◆ **Provided passage**
════
As an 18 year old, he was already playing for the Italian under-21 side, scoring against Greece. And at least he did not quarrel with his under-21 manager Pierluigi Casiraghi, once a Juventus, Chelsea and Italy centre forward, as, before him, Cassano had fallen out with the then under-21 manager, Claudio Gentile. Notorious in his day as a ruthless defender, as Maradona found to his cost and the cost of his shirt in the World Cup of 1986.

What astonished and even horrified is the vicious racism to which Balotelli has been subjected, especially in Turin by the fans of Juventus; whose stadium was suspended for a game last April, after such excesses. Yet the cruel prejudice goes on. Juve were even fined £17,000 after their bigoted fans at a game which didn’t even involve Inter chanted. “If you jump up and down Balotelli dies!” It seems amazing that decades after such prejudice was largely set aside in English football, where black players flourish and frequently play for the national team, such primitive prejudices should exist in a supposedly highly civilised country.

Not least when one remembers how generously and positively my friend Paul Elliott, once an accomplished centre back, was treated all over Italy when some years ago, a black footballer, he was playing for Pisa.

It was only when he returned to Britain to play for Glasgow Celtic — most affectively — that Elliott ran into appalling racist treatment and that was in Scotland. There was one notorious game at Celtic Park against Hearts of Edinburgh, when the taunt of the away fans became so vicious that the Hearts captain actually had the dignity and decency to go over and tell them to stop. But Scotland, let one emphasise, isn’t England and Paul had none of that when he came south to play for Chelsea.

Not that Balotelli, for all his precocious brilliance, has power and his skill, is any kind of angel. His timekeeping is notoriously awry; time and again he will miss deadlines; even, on one occasion, a flight with the under-21s. On the field, he can be provocative, aggressive and insulting to the opposition.
════
(Collected data)
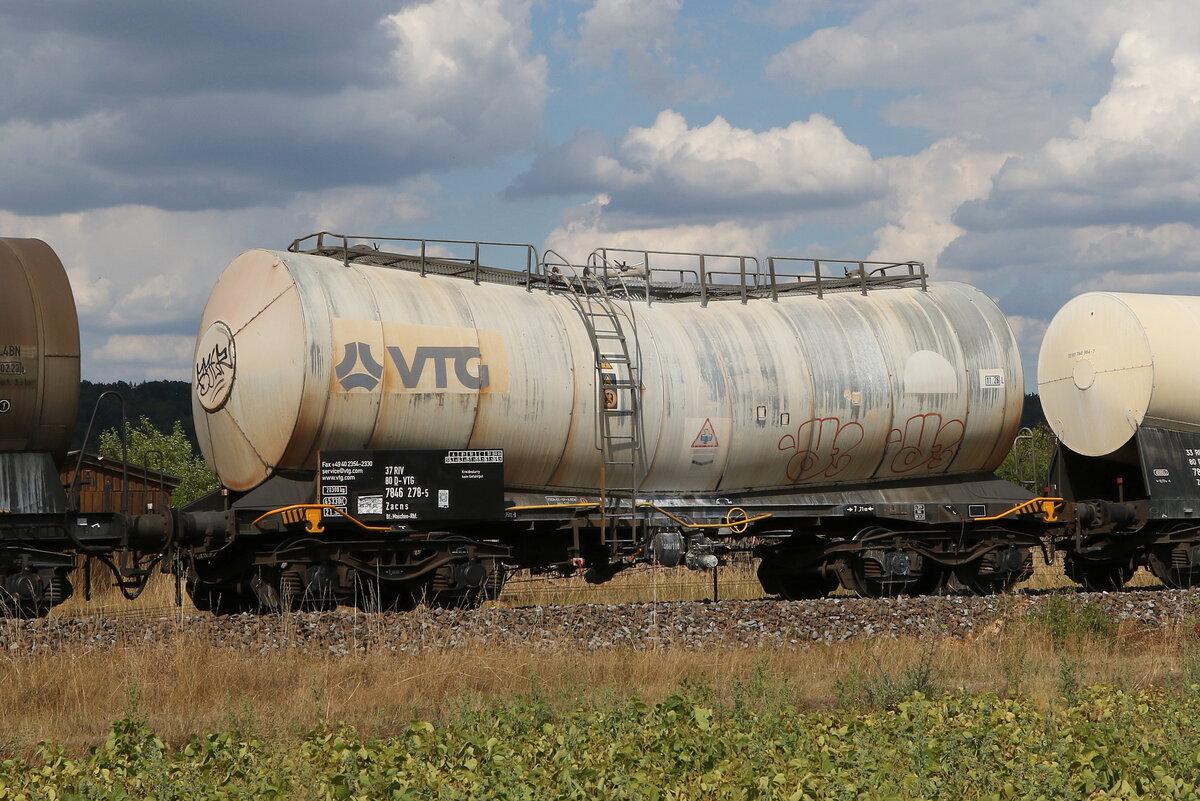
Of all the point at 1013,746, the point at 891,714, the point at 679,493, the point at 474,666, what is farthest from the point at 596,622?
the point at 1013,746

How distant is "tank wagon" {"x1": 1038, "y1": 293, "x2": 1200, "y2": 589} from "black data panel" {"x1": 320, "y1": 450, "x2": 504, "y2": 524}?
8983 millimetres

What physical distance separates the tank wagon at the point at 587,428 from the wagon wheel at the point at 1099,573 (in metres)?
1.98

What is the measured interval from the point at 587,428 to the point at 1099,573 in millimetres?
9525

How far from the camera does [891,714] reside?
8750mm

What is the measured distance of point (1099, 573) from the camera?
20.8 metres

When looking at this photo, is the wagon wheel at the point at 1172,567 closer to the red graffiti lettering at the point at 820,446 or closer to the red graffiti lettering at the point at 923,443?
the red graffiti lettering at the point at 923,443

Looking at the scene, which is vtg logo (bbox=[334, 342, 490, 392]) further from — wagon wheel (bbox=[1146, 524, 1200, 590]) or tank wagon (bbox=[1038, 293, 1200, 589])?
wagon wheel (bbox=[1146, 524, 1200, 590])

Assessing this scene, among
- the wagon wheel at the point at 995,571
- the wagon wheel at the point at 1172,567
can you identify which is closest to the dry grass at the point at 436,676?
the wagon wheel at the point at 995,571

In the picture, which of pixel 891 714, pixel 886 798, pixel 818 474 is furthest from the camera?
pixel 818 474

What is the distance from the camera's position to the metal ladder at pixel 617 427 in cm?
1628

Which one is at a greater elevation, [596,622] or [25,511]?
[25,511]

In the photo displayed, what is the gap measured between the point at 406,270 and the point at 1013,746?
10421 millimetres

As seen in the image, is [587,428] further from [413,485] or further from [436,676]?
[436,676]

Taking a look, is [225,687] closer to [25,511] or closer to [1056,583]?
════
◆ **Instructions for the task**
Please answer these questions from the passage about Balotelli:
(a) Against which country did Balotelli score for the Italian under-21 side?
(b) How much were Juventus fined after their fans' chanting?
(c) Which club was Paul Elliott playing for in Italy?
You don't need the rows for this.

◆ **Answer for the task**
(a) Greece
(b) £17,000
(c) Pisa